The exercise: Show each line of the records below that contains the word "grass", treating uppercase and lowercase as different.

Input:
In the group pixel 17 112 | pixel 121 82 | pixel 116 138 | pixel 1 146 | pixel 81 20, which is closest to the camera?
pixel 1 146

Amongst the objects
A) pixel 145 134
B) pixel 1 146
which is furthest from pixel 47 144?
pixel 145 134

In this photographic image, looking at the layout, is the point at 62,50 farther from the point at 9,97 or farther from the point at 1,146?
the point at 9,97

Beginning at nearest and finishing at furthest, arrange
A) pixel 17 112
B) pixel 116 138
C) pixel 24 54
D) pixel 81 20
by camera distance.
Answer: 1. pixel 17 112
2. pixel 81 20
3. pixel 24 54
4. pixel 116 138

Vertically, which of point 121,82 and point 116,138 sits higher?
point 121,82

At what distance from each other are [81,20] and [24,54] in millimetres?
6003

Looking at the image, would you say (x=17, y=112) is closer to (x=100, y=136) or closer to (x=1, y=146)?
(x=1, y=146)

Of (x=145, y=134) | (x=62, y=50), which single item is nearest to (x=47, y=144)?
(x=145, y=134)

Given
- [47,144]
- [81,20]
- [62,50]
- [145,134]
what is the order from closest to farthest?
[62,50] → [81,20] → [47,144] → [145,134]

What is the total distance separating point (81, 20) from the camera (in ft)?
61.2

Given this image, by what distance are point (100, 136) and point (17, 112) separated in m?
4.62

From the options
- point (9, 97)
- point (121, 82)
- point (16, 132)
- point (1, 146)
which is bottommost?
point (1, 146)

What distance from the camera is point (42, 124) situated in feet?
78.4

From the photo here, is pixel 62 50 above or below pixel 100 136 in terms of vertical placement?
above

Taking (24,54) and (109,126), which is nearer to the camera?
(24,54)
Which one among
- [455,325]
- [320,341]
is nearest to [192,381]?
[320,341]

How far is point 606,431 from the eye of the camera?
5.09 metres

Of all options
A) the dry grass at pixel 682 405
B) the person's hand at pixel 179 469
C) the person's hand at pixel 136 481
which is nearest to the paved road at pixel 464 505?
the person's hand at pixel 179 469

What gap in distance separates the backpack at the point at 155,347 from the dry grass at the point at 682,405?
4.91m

Finished exercise:
A) the dry grass at pixel 682 405
What gap in distance separates the backpack at the point at 155,347 from the dry grass at the point at 682,405?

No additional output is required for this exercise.